#### [Bagian Dokumen]
▬▬▬▬▬▬▬▬▬▬
Di tahun 90-an hingga 2000-an
sastra sufistik diteruskan generasi Acep Zamzam Noor, Abidah el Khalieqy, Hamdy
Salad, Ahmad Syubbanuddin Alwi, Kuswaidie Syafie, dan Abdul Wachid BS, Bernando
J Sujibto. Gambaran periodisasi di atas sebetulnya tidak saklek atau
ketat mengingat jenis ini berumur panjang. Puisi-puisi bernapaskan Islam dan
sufistik terus ditulis, bahkan banyak nama dari era-era lampau itu masih
menulis hingga hari ini. Kita masih membaca karya-karya baru Emha Ainun Nadjib,
D. Zawawi Imron, Sutardji Calzoum Bachri, hingga di hari-hari ini.
Sofyan RH. Zaid, penyair asal Madura, pulau yang sama melahirkan penyair ampuh seperti Abdul Hadi W.M., D. Zawawi Imron, Jamal D Rahman, M. Faizi, Raedu Basha, dan Mahwi Air Tawar, baru saja menerbitkan Khalwat. Di bagian Pintu Buku, “Tasawuf, Filsafat, dan Puisi” Sofyan menceritakan sejarah hidup kepenyairannya. Sejak menempuh pendidikan tingkat SD, MTs, kemudian Pondok Pesantren Annuqayah, Sofyan sudah menunjukkan ketertarikan pada puisi, filsafat dan tawasuf. Ia menulis, “buku Khalwat sebagai buku puisi kedua setelah Pagar Kenabian (2015) ini, berisi sepilihan puisi yang mewakili perjalanan hidup saya tersebut.”
Struktur
dan Labirin Doa Pembuka
Pemilihan
judul Khalwat serta kata pengantar
yang sarat nuansa tasawuf membantu pembaca dalam memahami buku. Kata “khalwat”
atau “khalwah” merupakan salah satu istilah khas dalam khazanah tasawuf yang
bermakna penarikan diri dan penyendirian spiritual. Pada tahapan awal, laku
khalwat dilakukan secara fisik dengan menarik diri dari gangguan-gangguan luar
yang berpotensi menyimpangkan seseorang dalam kontemplasi atas Nama-nama dan
Sifat-sifat Allah. Pada tahap selanjutnya, khalwat
dapat menjadi semata-mata spiritual ketika hati senantiasa hadir terus-menerus
bersama Allah di mana pun setiap saat. Pada titik
ini kemudian khalwat menjelma menjadi perbincangan mesra di relung kesadaran
seseorang dengan Allah. Syaikhul Akbar Ibnu Arabi menimbang penting khalwat hingga merasa
perlu menuliskan Rilalah al-Anwar fi maa
Yumnah Shabib al-Khalwah min al-Asrar, sebuah panduan praktik menjalani
khalwat.
▬▬▬▬▬▬▬▬▬▬
#### [Data Sumber]
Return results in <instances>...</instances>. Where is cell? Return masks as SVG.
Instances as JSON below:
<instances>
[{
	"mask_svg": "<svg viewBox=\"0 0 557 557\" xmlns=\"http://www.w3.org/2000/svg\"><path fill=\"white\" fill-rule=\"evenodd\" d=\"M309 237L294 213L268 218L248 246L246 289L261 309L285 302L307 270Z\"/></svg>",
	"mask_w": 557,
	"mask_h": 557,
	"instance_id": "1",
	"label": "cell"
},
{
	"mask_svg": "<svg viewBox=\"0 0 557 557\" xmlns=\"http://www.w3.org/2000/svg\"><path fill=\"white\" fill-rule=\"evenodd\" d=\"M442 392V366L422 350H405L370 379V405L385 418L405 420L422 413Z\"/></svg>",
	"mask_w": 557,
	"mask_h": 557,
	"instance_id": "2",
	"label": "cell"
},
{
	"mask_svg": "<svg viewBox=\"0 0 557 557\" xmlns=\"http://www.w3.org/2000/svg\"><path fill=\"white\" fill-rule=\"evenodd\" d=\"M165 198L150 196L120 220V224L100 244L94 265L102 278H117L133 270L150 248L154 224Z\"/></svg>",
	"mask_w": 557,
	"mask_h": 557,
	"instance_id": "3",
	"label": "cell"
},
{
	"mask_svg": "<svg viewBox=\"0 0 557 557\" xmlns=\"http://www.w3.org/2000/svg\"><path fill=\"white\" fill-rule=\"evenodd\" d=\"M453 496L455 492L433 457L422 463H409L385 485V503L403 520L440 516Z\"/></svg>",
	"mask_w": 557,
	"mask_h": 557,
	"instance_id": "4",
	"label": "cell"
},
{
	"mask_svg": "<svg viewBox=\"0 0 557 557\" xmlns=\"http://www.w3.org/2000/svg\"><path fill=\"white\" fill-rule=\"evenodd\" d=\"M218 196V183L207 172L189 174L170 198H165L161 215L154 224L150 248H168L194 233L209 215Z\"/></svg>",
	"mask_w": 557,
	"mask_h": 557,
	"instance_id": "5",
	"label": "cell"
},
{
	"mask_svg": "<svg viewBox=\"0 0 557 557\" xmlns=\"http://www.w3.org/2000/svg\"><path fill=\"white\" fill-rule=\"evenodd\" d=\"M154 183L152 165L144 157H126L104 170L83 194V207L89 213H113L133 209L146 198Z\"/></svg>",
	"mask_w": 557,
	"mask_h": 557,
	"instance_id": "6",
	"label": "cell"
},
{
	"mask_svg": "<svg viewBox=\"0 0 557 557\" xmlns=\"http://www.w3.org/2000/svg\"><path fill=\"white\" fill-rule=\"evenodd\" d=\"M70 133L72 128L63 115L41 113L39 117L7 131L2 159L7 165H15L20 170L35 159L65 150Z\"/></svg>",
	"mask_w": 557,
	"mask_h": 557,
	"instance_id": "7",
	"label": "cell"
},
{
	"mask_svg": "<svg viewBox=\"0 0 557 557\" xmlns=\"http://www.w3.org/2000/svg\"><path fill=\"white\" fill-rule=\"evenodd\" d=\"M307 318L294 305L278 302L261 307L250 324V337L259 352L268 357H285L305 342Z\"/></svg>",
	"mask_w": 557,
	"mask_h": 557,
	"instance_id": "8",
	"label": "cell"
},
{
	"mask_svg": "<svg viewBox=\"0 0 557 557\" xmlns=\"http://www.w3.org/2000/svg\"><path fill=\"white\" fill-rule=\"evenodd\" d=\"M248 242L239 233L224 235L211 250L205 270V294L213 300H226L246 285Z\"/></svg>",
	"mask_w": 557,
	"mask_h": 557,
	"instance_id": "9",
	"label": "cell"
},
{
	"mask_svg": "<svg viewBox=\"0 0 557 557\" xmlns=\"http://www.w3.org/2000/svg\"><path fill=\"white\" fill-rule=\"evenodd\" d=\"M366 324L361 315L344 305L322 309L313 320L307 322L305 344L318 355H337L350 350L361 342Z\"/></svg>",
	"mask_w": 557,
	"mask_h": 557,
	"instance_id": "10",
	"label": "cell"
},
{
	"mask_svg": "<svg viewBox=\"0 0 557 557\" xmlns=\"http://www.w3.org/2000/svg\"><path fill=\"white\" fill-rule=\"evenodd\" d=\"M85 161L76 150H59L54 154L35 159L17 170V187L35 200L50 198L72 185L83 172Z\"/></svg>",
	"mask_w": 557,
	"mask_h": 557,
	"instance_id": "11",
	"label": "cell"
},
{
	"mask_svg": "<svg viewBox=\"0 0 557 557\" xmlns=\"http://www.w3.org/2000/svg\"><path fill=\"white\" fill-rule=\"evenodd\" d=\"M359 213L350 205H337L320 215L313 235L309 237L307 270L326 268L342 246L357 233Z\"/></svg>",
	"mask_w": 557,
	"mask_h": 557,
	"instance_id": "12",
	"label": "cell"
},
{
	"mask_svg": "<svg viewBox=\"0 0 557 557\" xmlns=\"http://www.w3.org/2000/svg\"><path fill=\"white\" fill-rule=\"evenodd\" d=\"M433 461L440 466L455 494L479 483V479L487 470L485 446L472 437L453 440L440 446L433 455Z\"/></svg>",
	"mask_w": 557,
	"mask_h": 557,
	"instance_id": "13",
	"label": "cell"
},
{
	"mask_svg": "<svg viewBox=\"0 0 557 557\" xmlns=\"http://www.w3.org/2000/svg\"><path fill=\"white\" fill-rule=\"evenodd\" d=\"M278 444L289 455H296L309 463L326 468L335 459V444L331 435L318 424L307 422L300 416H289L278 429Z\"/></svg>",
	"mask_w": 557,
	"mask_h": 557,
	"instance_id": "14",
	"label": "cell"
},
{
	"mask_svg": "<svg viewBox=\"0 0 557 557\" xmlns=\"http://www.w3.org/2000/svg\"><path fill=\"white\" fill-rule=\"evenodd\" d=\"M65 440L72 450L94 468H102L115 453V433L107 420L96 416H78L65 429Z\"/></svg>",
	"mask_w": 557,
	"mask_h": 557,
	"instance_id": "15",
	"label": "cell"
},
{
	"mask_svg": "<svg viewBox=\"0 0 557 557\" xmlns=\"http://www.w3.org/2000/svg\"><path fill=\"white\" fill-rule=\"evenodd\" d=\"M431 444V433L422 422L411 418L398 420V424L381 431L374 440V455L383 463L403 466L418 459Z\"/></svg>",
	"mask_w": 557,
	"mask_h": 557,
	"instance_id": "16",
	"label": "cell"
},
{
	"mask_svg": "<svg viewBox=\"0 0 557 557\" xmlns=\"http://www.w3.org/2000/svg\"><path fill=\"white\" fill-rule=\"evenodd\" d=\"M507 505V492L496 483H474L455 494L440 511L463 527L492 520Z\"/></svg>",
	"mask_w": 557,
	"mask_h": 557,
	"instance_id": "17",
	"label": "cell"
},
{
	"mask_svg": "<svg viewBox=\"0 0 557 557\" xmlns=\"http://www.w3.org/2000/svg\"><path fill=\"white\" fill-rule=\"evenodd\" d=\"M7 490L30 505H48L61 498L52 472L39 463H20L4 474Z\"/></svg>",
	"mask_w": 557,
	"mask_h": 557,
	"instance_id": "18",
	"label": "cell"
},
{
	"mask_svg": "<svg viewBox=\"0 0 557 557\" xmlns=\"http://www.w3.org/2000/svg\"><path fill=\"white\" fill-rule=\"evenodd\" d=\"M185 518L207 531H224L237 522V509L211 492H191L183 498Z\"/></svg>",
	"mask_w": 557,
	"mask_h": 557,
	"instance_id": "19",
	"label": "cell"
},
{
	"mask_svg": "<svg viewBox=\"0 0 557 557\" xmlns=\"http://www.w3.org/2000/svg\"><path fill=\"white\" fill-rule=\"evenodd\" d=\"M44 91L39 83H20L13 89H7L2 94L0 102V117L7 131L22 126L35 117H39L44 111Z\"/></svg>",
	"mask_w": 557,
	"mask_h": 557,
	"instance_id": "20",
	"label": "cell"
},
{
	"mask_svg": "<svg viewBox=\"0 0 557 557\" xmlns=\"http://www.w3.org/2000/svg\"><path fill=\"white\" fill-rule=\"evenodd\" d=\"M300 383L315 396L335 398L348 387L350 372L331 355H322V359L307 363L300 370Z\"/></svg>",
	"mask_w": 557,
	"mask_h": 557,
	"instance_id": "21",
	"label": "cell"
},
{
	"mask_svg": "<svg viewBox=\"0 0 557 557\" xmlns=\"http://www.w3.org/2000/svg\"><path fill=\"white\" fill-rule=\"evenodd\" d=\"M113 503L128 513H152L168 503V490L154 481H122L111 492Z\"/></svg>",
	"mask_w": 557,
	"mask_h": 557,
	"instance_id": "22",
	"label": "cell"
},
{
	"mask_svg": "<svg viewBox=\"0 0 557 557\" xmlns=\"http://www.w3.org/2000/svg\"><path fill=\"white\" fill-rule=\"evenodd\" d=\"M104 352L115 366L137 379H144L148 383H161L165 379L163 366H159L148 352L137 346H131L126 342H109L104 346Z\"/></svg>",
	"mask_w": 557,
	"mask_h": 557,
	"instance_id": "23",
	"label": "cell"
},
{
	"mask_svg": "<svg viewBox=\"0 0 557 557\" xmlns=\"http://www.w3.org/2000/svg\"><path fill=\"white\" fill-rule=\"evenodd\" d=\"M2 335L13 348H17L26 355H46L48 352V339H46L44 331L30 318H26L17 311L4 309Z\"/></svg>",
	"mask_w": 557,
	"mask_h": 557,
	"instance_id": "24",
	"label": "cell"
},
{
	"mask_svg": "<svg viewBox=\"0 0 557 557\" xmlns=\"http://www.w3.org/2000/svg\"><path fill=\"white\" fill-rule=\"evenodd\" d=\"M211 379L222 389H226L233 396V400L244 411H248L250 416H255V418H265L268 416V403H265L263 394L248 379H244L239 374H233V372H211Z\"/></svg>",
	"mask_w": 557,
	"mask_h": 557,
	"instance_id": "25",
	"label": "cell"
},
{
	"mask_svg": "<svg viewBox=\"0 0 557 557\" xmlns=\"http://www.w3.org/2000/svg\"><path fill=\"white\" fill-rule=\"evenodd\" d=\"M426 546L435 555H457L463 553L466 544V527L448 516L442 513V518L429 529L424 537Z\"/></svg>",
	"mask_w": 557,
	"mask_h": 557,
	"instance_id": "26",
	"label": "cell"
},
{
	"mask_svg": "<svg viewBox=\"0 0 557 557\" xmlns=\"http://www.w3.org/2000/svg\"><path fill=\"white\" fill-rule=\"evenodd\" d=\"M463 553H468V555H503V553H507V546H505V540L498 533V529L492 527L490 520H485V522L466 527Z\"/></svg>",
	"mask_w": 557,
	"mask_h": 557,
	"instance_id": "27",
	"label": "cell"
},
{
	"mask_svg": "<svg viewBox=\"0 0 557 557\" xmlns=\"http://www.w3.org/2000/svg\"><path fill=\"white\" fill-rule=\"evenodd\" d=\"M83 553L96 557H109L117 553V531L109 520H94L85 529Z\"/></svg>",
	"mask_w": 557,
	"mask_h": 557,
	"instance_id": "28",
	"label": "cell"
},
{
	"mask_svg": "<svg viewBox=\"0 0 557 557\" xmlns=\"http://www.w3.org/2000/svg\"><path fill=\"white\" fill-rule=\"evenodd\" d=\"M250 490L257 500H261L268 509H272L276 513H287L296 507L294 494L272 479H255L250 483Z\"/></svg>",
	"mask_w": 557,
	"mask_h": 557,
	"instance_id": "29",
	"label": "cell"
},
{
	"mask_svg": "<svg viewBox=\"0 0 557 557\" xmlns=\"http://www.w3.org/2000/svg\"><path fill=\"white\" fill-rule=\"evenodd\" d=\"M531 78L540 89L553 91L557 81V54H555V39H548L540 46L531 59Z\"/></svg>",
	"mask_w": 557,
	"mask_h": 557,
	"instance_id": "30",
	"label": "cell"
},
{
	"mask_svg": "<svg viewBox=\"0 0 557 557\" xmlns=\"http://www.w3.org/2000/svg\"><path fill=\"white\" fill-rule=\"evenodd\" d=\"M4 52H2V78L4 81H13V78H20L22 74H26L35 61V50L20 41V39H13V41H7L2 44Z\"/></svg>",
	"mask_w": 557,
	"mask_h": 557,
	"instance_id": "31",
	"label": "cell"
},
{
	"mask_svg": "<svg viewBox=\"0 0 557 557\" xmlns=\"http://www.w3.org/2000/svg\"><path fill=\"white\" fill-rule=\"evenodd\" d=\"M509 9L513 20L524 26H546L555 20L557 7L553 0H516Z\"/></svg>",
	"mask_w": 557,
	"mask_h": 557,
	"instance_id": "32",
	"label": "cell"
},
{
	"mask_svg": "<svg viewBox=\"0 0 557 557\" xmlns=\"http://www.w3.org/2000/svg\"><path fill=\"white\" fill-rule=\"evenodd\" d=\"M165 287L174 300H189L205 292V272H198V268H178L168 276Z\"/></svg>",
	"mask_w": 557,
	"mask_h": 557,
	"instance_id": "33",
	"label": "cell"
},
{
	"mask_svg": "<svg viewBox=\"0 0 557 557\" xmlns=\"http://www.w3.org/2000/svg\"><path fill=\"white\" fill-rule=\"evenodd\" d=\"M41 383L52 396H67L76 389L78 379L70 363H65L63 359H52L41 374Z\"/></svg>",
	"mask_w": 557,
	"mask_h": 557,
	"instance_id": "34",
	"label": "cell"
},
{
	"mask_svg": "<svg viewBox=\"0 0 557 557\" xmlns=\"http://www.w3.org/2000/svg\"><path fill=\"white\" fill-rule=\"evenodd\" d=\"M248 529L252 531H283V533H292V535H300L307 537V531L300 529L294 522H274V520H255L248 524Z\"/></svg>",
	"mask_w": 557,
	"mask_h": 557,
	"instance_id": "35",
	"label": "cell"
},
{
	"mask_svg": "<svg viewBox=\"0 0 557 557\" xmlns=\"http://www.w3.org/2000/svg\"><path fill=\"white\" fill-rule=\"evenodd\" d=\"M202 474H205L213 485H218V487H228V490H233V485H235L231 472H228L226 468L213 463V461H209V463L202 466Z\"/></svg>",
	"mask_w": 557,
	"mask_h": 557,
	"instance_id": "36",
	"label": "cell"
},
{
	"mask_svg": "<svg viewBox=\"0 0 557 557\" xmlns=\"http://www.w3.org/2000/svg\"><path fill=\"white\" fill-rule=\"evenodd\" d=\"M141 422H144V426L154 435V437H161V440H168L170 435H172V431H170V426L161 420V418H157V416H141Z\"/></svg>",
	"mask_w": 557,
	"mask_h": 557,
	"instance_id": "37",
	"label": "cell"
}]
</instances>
▬▬▬▬▬▬▬▬▬▬
#### [Soal Latihan]
**A.** Menurut bagian dokumen ini, apa makna kata “khalwat” dalam khazanah tasawuf?
**B.** Salin tanpa perubahan listing, mulai dari baris pertamanya sampai baris yang memuat "237L294 213L268 218L248". Kedua baris batas itu ikut disalin.

#### [Pembahasan Soal]
**A.** Penarikan diri dan penyendirian spiritual.

**B.**
Return results in <instances>...</instances>. Where is cell? Return masks as SVG.
Instances as JSON below:
<instances>
[{
	"mask_svg": "<svg viewBox=\"0 0 557 557\" xmlns=\"http://www.w3.org/2000/svg\"><path fill=\"white\" fill-rule=\"evenodd\" d=\"M309 237L294 213L268 218L248 246L246 289L261 309L285 302L307 270Z\"/></svg>",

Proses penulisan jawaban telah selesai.